#### TRAVAIL DEMANDÉ:
A) D'après le texte, à quelle date le collectif Quicury a-t-il obtenu du tribunal administratif l'annulation de l'autorisation environnementale accordée pour l'un des entrepôts ?
B) Reportez dans un tableau JSON de chaînes, à raison d'une chaîne par ligne et sans les lignes vides, les lignes de la liste qui vont de celle contenant « Is [left=1201, top=270, right=1280, bottom=611]: snow-covered » jusqu'à la fin de la liste, ces deux bornes comprises.

Je cherche sur mon téléphone : vu du ciel, on aperçoit en effet trois grandes zones grises et jaunes, de part et d’autre de l’A89. Cela fait neuf ans que le groupe ignore son obligation de les remettre en état. « Heureusement, pour la ZAC, les industriels n’ont pas eu gain de cause », reprend mon pêcheur, en gardant un œil attentif sur son bouchon qui plonge dans l’eau. Il dit vrai : pour mener ces combats judiciaires, riverains et agriculteurs ont monté le collectif Quicury, du nom du ruisseau qui traverse ces terres convoitées. L’association est devenue la bête noire des bétonneurs du coin, depuis que le collectif a obtenu du tribunal administratif, en octobre 2021, l’annulation de l’autorisation environnementale accordée pour l’un des entrepôts. Un an plus tôt, le même tribunal avait déjà retoqué le déplacement de l’Intermarché vers la zone naturelle protégée. En démontrant, à chaque fois, l’absence d’intérêt général. Mon pêcheur n’est pas rassuré pour autant.
« Y en a que pour quelques années avant qu’ils ne reviennent à la charge. Les boîtes comme Vinci ne lâchent pas. Elles finissent toujours par gagner.
—  Vous êtes pas très optimiste...
—  Faudrait savoir quelle société on veut pour nos gosses. Avant, j’allais souvent pêcher au col des Sauvages, à côté, mais là aussi Vinci veut construire une route et une carrière. »

C’est plus une vallée : c’est un parc d’attractions pour bétonneuses…

Le col des Sauvages, c’est justement la seconde étape de notre virée.
En haut du col, tourner à gauche pour traverser le village de 650 habitants, puis, après une longue descente, entrer dans la ferme de Sylvain. Autour, il n’y a que des prés, des champs, des arbres et la courbe des crêtes.
Sylvain, la trentaine, élève des chèvres, des vaches et cultive la terre. Cela fait trois ans qu’il a repris la ferme familiale avec sa sœur Julie, productrice de fruits rouges. « On voulait vivre dans cet environnement-là, loin des contraintes de la ville, du béton… » Sauf que derrière la crête, Eurovia, filiale de Vinci, veut creuser la roche, pour alimenter ses chantiers. C’est pratique : ce versant donne directement sur l’autoroute. « Ici, on baigne dans le silence, mais avec un camion toutes les quatre minutes, ce sera un brouhaha permanent. » Marine, la femme de Sylvain, s’emporte : « Ils veulent extraire 600 000 tonnes par an. Ça représente une explosion par semaine... » Et il y a les retombées, au sens propre.
Sylvain : « Au-delà des risques, il y a la poussière générée par l’extraction des roches. La photosynthèse des fraises ne peut pas se faire dans une poussière permanente. Vinci dit qu’il va arroser d’eau pour faire retomber les poussières, mais ce n’est pas viable en période de sécheresse. Et puis quelle garantie on a, à part leur parole ? Et qui définira les normes ? »

(Enregistrements)
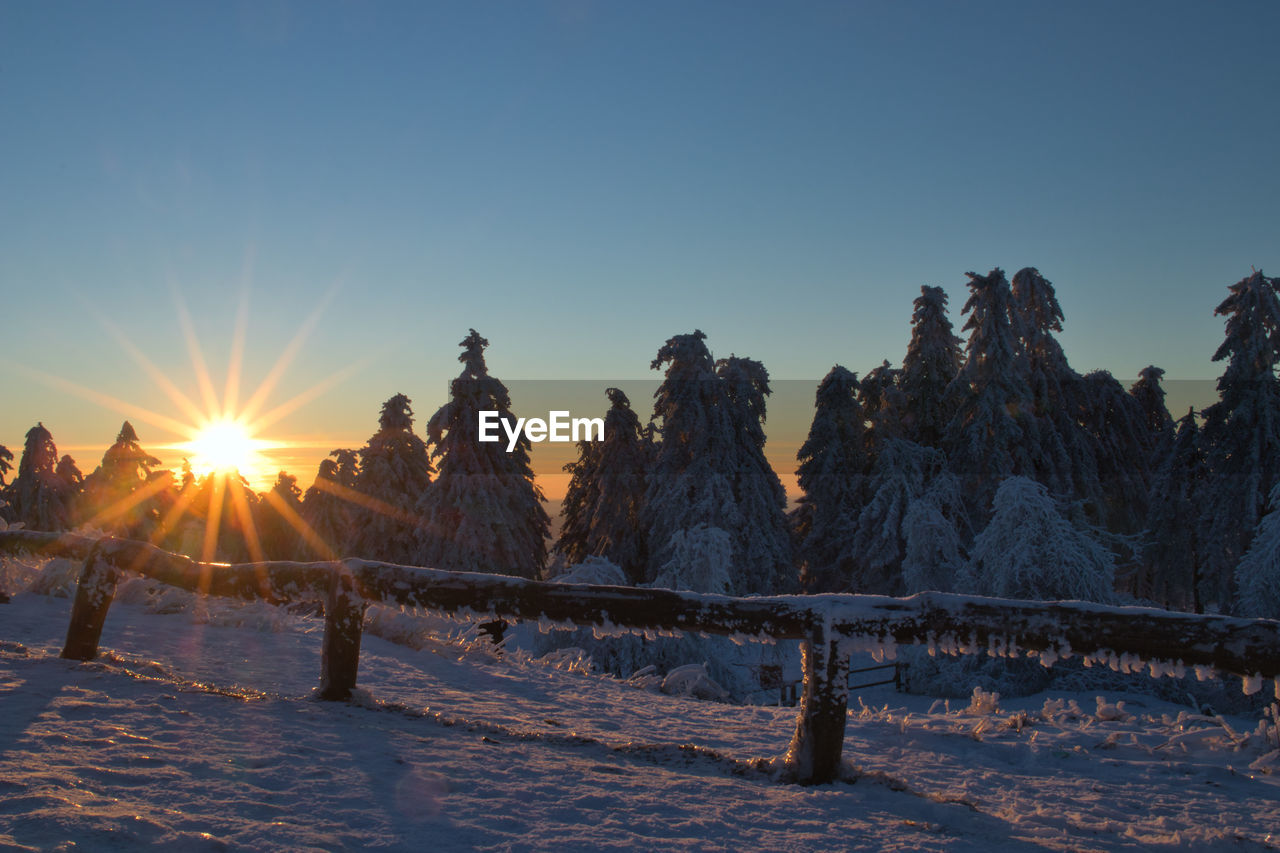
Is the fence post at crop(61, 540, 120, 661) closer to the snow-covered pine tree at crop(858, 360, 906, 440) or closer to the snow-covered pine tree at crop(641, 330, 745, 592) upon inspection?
the snow-covered pine tree at crop(641, 330, 745, 592)

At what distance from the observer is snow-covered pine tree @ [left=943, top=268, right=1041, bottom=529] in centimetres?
3056

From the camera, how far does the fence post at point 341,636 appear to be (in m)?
4.58

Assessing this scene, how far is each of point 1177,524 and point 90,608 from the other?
120 ft

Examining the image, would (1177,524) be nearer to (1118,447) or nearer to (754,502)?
(1118,447)

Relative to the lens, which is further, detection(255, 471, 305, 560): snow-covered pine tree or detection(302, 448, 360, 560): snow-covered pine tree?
detection(255, 471, 305, 560): snow-covered pine tree

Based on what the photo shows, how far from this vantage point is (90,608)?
17.0 ft

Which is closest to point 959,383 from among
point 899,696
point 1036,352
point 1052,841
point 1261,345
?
point 1036,352

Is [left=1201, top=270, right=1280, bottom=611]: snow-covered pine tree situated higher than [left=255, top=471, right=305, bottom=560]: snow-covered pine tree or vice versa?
[left=1201, top=270, right=1280, bottom=611]: snow-covered pine tree

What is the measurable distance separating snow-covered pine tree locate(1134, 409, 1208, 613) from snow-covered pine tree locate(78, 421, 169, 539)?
5231 centimetres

#### RÉSULTATS PAR TÂCHE:
A) En octobre 2021.

B)
[
  "Is [left=1201, top=270, right=1280, bottom=611]: snow-covered pine tree situated higher than [left=255, top=471, right=305, bottom=560]: snow-covered pine tree or vice versa?",
  "[left=1201, top=270, right=1280, bottom=611]: snow-covered pine tree",
  "What is the measurable distance separating snow-covered pine tree locate(1134, 409, 1208, 613) from snow-covered pine tree locate(78, 421, 169, 539)?",
  "5231 centimetres"
]